아래 줄들을 모두 다시 쓰되 "Paperback"는 "Hardcover"로 바꾸고 나머지는 그대로 두세요. 그림 표시는 빼고 쓰세요.

[저장된 항목]
..........
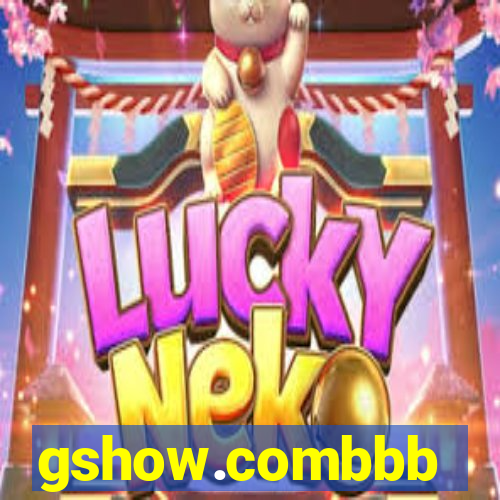 gshow.combbb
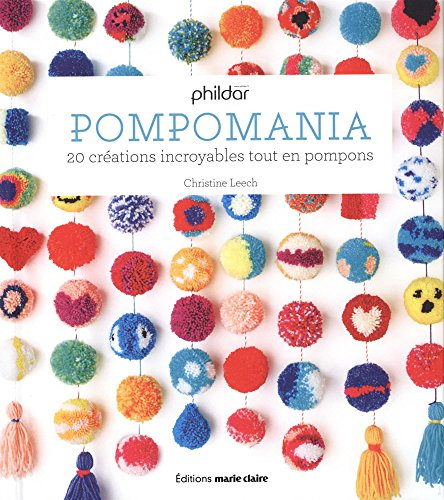 Pompomania : 20 créations incroyables tout en pompons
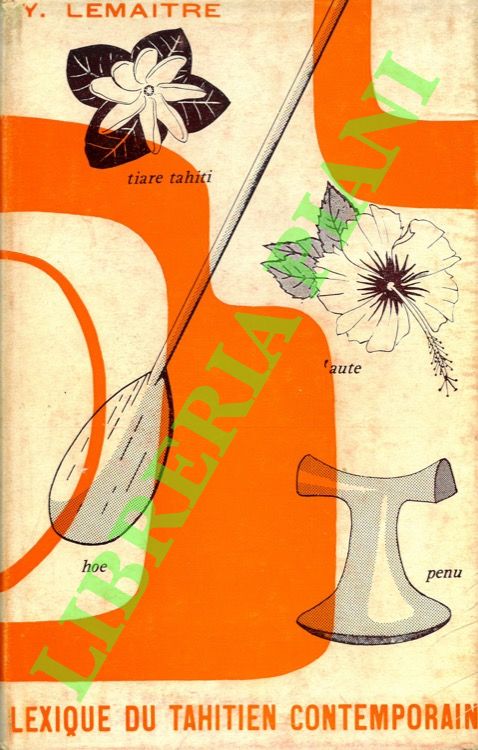 Lexique du tahitien contemporain. Tahitien - français/ français - tahitien.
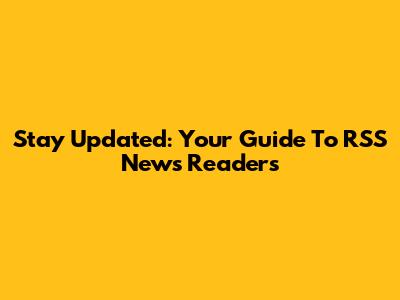 Stay Updated: Your Guide To RSS News Readers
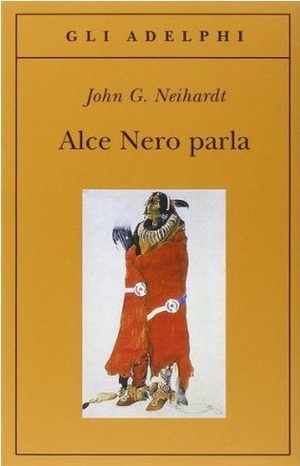 Alce Nero parla: vita di uno stregone dei sioux Oglala by Juan Rodolfo Wilcock, John G. Neihardt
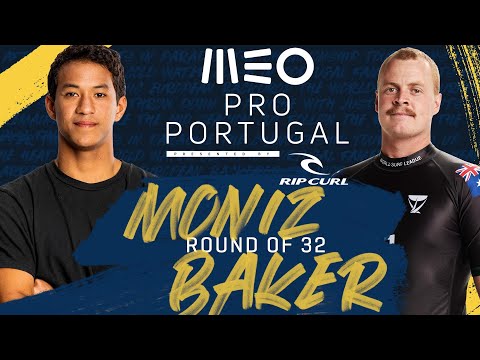 Seth Moniz vs Jackson Baker MEO Pro Portugal - Round of 32 Heat Replay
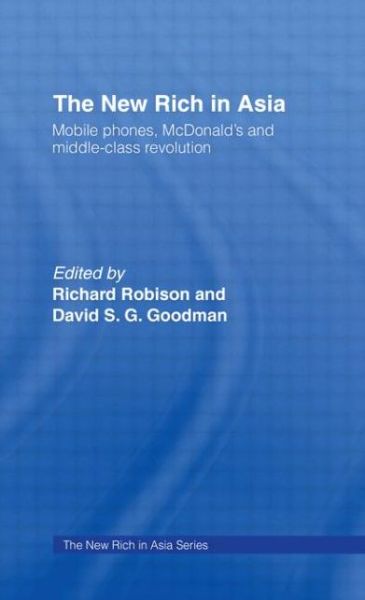 Cover for Richard Robison · The New Rich in Asia: Mobile Phones, McDonald's and Middle Class Revolution (Paperback Book) (1996)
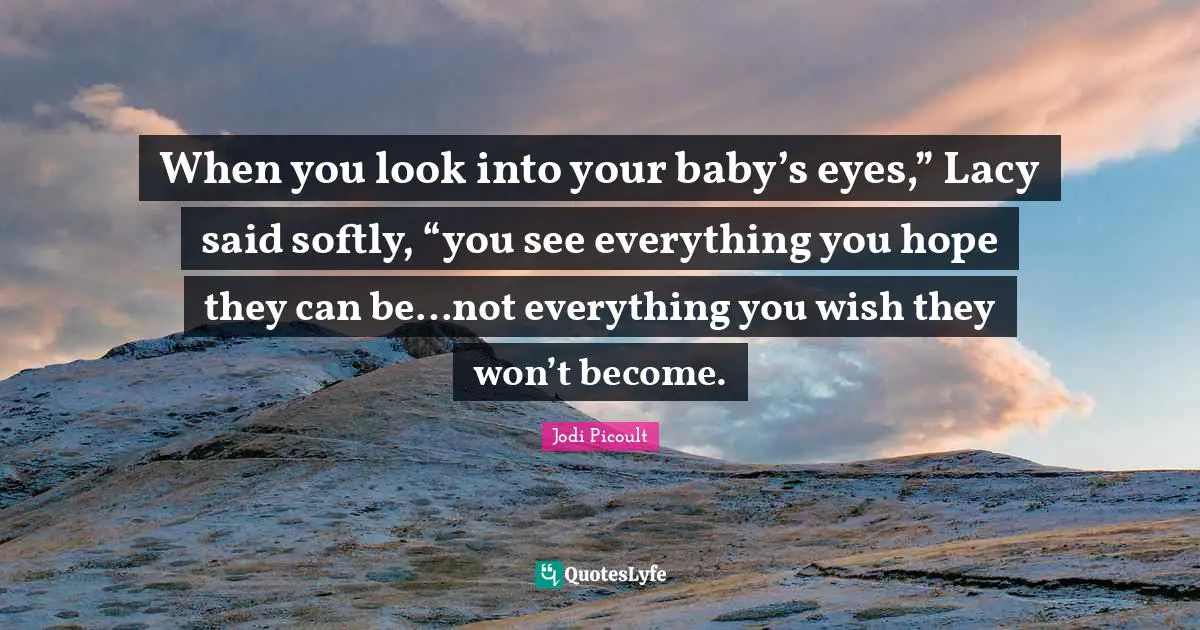 When you look into your baby’s eyes,” Lacy said softly, “you see everything you hope they can be…not everything you wish they won’t become.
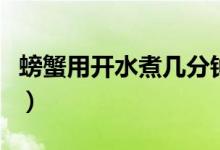 螃蟹用開水煮幾分鐘熟（螃蟹開水煮幾分鐘熟）
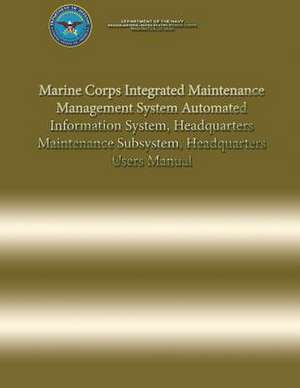 Marine Corps Integrated Maintenance Management System Automated Information System, Headquarters Maintenance Subsystem, Headquarters Users Manual de Department Of the Navy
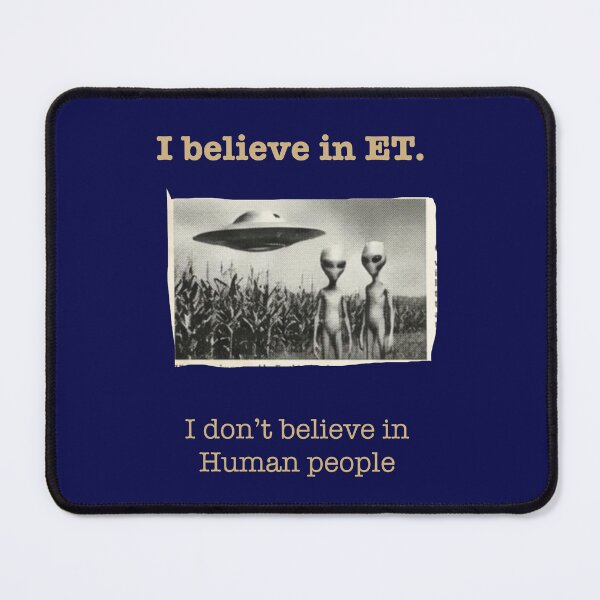 Item preview, I Believe In ET, Not Human People - Vintage Alien designed and sold by Arteandart.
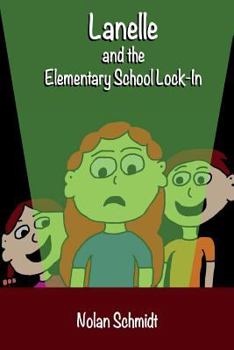 Paperback Lanelle and the Elementary School Lock-In Book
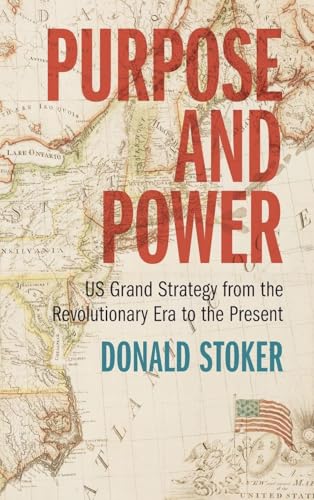 Purpose and Power US Grand Strategy from the Revolutionary Era to the Present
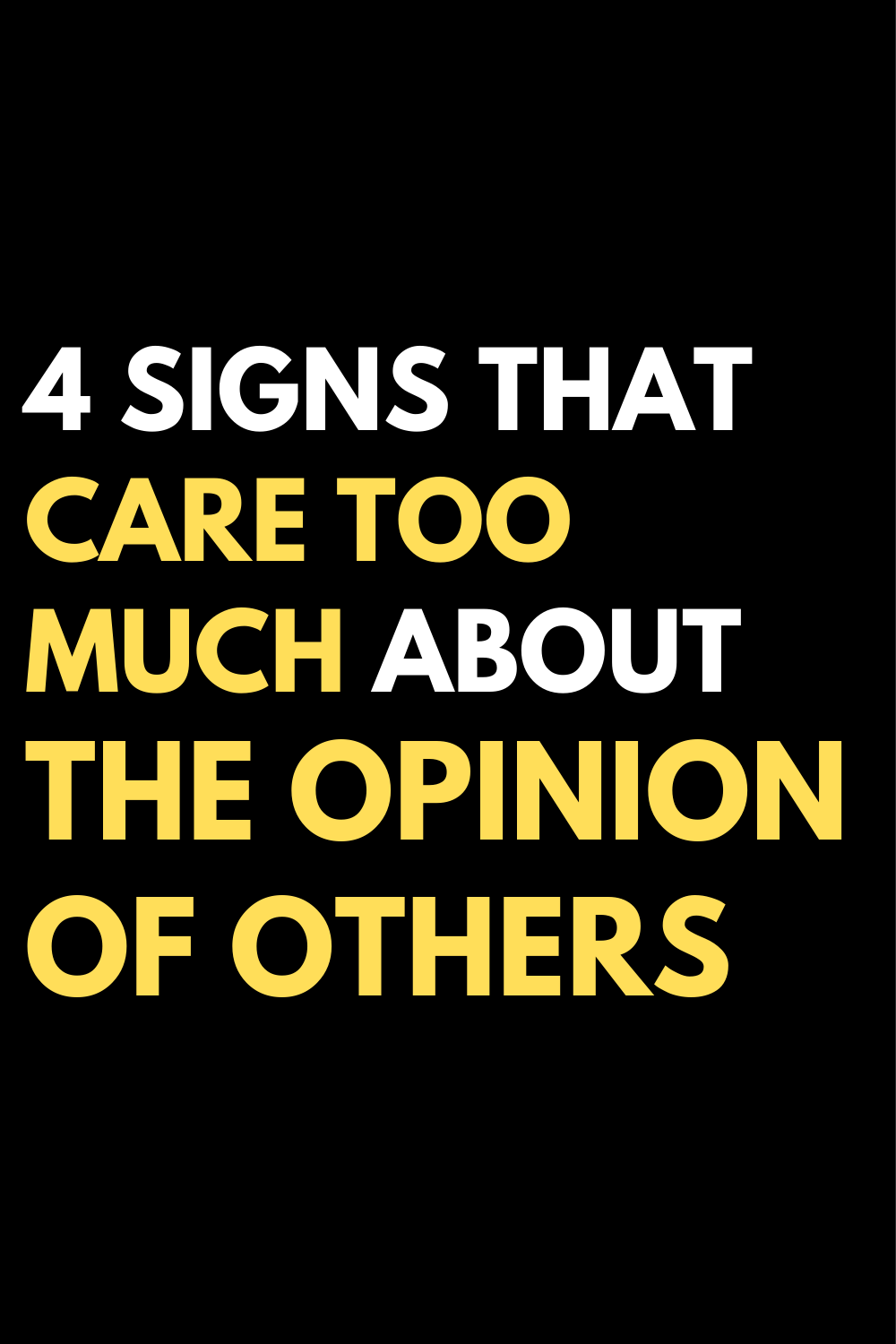 4 signs that care too much about the opinion of others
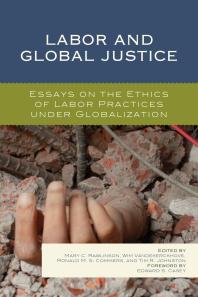 Labor and Global Justice : Essays on the Ethics of Labor Practices under Globalization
..........
* 풀이:
 gshow.combbb
 Pompomania : 20 créations incroyables tout en pompons
 Lexique du tahitien contemporain. Tahitien - français/ français - tahitien.
 Stay Updated: Your Guide To RSS News Readers
 Alce Nero parla: vita di uno stregone dei sioux Oglala by Juan Rodolfo Wilcock, John G. Neihardt
 Seth Moniz vs Jackson Baker MEO Pro Portugal - Round of 32 Heat Replay
 Cover for Richard Robison · The New Rich in Asia: Mobile Phones, McDonald's and Middle Class Revolution (Hardcover Book) (1996)
 When you look into your baby’s eyes,” Lacy said softly, “you see everything you hope they can be…not everything you wish they won’t become.
 螃蟹用開水煮幾分鐘熟（螃蟹開水煮幾分鐘熟）
 Marine Corps Integrated Maintenance Management System Automated Information System, Headquarters Maintenance Subsystem, Headquarters Users Manual de Department Of the Navy
 Item preview, I Believe In ET, Not Human People - Vintage Alien designed and sold by Arteandart.
 Hardcover Lanelle and the Elementary School Lock-In Book
 Purpose and Power US Grand Strategy from the Revolutionary Era to the Present
 4 signs that care too much about the opinion of others
 Labor and Global Justice : Essays on the Ethics of Labor Practices under Globalization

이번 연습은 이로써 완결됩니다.